A ação é assinada por quatro procuradores Fernando Rocha, Cibele Benevides, Rodrigo Telles e Victor Mariz. Ela foi apresentada como contraponto à aprovação com ressalvas das contas de Fátima e Antenor.
Fátima e Antenor reagiram através de posicionamento do advogado André Castro (Foto: Web)
A relatoria no Tribunal Regional Eleitoral (TRE/RN) é do juiz federal Almiro Lemos.
Para o MPE, os valores que estão enquadrados no que ele considera graves irregularidades, mais de R$ 2 milhões, são razões para os pedidos feitos, o que corresponde a 36% dos R$ 5,5 milhões que a campanha da petista movimentou.

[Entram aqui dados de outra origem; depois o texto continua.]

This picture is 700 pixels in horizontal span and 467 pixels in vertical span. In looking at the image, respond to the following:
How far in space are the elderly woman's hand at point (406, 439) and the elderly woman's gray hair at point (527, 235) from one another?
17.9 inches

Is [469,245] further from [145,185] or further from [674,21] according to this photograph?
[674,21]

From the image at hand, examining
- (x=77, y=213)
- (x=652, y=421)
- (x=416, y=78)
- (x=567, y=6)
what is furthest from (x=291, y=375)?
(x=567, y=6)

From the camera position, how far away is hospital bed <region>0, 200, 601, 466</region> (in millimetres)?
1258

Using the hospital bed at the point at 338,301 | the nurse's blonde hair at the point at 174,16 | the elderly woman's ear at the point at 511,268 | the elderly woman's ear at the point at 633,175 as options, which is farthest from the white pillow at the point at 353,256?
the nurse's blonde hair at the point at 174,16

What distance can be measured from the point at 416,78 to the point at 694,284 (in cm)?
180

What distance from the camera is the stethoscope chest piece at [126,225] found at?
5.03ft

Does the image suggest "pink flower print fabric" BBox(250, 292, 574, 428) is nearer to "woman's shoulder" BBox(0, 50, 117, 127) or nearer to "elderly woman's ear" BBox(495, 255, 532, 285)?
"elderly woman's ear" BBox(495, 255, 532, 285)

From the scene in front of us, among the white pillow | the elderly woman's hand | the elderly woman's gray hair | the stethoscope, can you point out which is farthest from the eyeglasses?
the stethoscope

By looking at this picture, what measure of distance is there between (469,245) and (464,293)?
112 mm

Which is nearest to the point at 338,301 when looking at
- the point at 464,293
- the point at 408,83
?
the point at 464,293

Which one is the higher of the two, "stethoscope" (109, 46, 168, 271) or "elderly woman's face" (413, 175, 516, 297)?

A questão mais grave, no entanto, é sobre a empresa Brasil de Todos Comunicação. Ela foi criada três dias antes de vencer o prazo para apresentação da prestação de contas e recebeu R$ 1,9 milhão para os programas de rádio e tv de Fátima.
A procuradoria questiona que “não há prova idônea suficiente das despesas”, ou seja, o MPE está afirmando que não é possível saber se o valor pago corresponde mesmo ao serviço prestado porque a empresa não foi capaz de provar sua capacidade técnica.
O outro lado
A defesa da governadora diplomada Fátima Bezerra, feita pelo advogado André Castro, reagiu com surpresa ao pedido do Ministério Público Eleitoral, que pede cassação ou suspensão do diploma dela e de seu vice, Antenor Roberto, informação antecipada em primeira mão pelo blog.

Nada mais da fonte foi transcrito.